**DATA SECTION**
......

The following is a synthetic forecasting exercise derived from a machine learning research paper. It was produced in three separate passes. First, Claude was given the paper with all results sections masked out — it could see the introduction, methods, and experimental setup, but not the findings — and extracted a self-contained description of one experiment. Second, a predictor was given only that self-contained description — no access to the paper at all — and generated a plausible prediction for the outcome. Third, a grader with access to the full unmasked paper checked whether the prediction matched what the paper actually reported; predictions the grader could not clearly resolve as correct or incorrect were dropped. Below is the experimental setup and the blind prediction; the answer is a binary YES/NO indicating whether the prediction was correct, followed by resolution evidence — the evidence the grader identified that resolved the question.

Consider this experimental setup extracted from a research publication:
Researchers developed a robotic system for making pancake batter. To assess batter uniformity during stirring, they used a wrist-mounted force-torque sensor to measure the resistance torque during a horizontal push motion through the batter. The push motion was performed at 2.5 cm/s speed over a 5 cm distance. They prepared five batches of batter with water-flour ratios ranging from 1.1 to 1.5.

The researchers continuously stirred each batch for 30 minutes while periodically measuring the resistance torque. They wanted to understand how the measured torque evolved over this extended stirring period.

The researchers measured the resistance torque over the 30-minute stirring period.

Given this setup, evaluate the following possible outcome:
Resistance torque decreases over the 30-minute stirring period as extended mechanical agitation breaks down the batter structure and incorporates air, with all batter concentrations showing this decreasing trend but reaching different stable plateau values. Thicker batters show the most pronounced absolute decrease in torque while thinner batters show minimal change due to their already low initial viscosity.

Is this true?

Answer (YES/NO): NO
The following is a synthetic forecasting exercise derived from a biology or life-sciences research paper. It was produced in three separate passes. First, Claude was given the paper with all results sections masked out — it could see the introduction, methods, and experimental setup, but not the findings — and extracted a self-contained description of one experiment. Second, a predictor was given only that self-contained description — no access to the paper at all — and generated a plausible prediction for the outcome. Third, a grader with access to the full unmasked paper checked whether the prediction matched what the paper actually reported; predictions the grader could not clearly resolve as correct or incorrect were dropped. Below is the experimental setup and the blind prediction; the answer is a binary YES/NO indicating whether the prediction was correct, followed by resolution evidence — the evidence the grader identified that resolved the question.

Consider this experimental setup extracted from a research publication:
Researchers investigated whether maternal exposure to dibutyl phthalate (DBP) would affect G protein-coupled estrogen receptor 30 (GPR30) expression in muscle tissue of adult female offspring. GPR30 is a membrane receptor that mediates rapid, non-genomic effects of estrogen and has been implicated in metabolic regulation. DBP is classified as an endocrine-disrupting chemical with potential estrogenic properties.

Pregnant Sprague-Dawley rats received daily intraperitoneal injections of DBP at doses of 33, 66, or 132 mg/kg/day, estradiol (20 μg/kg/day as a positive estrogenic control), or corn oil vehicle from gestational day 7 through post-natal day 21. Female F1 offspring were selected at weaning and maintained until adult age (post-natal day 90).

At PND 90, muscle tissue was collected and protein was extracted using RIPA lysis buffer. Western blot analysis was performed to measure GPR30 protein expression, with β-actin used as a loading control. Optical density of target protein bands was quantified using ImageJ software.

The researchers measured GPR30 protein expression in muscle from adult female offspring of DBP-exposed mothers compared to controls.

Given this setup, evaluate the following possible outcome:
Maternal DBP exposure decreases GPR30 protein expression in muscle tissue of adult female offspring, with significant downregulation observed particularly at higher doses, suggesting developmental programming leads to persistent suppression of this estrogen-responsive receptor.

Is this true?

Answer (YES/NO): NO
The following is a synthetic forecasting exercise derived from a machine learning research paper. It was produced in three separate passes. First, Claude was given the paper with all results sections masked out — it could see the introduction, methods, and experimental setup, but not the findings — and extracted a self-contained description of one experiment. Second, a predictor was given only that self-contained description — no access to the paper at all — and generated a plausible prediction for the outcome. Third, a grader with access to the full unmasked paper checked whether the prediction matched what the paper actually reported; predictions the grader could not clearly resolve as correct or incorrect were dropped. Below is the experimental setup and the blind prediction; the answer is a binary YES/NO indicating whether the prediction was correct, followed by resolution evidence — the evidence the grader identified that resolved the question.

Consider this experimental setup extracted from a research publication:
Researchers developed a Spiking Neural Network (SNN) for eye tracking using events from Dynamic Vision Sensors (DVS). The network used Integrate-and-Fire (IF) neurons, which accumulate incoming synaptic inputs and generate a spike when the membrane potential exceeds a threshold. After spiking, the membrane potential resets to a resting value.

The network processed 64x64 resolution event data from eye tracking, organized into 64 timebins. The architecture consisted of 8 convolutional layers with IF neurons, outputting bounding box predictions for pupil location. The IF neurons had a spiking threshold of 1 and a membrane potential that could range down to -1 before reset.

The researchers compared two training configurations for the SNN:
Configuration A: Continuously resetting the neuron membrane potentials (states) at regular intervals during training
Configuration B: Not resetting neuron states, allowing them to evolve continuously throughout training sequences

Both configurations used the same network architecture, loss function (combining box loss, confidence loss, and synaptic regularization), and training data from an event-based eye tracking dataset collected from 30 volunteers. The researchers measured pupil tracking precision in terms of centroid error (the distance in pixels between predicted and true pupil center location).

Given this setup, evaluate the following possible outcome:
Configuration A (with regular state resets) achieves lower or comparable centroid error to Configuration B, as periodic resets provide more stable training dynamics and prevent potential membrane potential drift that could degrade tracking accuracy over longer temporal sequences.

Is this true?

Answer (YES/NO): YES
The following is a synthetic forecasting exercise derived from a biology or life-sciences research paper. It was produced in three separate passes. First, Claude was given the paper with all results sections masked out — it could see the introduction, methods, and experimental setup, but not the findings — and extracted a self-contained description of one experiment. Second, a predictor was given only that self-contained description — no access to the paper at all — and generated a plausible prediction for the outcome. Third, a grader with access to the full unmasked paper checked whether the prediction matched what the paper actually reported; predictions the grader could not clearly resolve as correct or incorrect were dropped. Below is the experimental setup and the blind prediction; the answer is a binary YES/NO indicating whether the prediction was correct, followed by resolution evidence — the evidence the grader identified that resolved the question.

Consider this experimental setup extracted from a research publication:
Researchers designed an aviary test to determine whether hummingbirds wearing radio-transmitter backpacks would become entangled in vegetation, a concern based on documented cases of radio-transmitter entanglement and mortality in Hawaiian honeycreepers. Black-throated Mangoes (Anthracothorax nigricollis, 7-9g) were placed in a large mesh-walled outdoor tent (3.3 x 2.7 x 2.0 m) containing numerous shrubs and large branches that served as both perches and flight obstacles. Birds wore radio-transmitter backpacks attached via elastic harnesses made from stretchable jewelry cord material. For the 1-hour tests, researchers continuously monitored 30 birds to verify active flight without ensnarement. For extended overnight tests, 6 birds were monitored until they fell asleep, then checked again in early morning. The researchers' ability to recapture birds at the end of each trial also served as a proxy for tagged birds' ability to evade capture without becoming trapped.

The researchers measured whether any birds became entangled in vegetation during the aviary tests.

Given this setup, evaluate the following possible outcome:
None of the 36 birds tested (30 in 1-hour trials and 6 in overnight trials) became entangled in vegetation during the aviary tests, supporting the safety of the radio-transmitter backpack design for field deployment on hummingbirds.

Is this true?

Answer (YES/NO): YES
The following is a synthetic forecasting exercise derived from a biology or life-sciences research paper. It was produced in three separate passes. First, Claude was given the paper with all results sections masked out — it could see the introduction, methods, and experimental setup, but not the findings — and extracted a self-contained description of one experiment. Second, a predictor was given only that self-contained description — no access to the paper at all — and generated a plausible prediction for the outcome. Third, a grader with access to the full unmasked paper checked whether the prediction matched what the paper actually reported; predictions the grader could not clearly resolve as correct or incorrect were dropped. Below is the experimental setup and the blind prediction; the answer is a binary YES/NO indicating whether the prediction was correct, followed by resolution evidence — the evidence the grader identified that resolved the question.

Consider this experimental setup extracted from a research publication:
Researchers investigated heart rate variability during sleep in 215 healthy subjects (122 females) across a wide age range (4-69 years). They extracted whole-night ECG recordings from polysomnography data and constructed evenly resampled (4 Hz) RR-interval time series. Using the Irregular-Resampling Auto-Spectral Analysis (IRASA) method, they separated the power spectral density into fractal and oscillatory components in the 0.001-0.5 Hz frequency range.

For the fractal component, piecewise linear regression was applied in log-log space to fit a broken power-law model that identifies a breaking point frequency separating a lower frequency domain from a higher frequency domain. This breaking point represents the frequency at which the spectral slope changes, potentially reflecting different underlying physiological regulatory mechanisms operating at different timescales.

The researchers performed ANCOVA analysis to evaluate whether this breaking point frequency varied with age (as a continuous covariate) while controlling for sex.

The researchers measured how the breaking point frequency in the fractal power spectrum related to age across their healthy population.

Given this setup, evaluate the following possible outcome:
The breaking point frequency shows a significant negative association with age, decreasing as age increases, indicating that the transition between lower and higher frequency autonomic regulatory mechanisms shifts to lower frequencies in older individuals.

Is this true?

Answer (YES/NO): YES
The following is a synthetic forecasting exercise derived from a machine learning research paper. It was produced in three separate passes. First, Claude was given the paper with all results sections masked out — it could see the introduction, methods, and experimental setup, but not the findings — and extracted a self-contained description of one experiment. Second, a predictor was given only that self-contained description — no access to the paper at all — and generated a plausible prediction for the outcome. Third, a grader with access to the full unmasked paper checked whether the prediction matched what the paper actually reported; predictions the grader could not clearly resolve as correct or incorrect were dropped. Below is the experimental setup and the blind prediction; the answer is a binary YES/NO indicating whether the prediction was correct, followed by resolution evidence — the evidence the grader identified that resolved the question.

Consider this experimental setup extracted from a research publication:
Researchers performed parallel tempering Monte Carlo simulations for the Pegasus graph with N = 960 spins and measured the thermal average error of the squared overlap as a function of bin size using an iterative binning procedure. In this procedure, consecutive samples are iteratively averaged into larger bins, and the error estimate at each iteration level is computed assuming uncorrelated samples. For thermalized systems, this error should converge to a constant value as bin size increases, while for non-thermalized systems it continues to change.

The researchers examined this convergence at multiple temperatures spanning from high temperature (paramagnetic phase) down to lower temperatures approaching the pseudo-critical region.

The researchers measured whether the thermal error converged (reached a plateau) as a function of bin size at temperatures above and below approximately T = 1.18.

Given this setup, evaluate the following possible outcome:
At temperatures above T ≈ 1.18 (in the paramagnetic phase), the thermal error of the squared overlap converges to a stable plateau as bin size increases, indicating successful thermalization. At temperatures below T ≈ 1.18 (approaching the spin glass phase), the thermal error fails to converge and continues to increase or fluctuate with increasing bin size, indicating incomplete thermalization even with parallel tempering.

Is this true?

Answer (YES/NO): YES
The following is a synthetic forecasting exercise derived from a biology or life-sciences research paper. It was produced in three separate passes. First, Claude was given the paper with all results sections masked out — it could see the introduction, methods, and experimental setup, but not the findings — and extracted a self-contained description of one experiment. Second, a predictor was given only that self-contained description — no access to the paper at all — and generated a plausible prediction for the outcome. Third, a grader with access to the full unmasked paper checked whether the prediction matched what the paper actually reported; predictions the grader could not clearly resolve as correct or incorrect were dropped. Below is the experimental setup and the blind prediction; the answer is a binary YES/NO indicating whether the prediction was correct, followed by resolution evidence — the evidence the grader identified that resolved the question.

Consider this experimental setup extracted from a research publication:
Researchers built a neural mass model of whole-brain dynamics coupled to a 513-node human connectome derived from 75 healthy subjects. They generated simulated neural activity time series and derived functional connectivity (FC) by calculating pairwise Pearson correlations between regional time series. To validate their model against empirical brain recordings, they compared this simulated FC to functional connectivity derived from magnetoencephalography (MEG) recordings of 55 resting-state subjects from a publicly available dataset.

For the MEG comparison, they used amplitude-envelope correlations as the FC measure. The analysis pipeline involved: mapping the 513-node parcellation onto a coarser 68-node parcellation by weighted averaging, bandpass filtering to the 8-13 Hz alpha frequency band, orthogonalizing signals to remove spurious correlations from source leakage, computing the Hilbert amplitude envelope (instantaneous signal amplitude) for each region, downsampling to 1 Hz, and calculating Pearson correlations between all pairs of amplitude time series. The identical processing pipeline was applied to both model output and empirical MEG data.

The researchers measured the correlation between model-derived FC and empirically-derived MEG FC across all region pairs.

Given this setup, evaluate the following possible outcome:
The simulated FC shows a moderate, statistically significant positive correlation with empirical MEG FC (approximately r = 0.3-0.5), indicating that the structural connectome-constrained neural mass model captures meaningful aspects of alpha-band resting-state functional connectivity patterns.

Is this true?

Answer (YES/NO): YES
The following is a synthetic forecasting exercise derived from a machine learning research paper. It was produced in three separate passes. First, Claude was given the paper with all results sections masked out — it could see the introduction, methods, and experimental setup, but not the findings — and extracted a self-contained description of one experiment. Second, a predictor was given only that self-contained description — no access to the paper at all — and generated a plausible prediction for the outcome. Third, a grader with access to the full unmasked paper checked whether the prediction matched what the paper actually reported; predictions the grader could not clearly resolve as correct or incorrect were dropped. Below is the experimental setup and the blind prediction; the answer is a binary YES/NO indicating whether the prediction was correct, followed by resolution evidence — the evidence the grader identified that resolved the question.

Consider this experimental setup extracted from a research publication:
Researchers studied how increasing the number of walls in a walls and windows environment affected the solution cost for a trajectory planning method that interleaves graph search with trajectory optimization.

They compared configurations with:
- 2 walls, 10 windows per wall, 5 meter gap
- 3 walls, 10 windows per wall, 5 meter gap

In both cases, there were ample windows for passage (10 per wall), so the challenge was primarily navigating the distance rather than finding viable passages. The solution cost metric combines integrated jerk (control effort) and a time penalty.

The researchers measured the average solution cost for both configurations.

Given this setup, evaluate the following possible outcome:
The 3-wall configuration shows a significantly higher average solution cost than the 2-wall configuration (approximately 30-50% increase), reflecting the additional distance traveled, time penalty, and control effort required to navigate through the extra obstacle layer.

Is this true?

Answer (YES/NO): NO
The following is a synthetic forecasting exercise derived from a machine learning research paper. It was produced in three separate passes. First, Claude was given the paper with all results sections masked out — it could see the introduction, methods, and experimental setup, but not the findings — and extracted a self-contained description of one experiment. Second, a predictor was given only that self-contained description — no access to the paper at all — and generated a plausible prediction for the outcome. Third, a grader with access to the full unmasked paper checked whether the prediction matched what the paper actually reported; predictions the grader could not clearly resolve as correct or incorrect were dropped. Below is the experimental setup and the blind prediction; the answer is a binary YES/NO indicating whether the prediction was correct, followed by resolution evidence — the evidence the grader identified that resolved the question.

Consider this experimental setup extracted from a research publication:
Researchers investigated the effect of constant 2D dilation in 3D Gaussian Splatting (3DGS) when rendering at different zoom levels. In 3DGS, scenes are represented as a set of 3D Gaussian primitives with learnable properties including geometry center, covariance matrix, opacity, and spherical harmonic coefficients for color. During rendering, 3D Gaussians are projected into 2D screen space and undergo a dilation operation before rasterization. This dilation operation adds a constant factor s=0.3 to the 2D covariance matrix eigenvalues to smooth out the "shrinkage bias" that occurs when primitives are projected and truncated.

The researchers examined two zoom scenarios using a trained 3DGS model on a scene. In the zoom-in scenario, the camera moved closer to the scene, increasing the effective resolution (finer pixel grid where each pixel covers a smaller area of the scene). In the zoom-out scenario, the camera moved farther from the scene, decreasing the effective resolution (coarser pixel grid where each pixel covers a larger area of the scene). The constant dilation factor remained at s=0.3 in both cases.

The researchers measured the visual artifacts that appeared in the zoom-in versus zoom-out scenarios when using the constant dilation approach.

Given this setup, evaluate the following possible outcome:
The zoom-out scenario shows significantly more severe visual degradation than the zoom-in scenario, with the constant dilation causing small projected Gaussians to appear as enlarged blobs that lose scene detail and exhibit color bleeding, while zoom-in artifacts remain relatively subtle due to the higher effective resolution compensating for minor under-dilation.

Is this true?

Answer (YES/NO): NO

......

**EXERCISE DIRECTIONS**
Determine how many lines of the entries above carry the string "scenarios", and give that number alone.

**EXERCISE RESULT**
2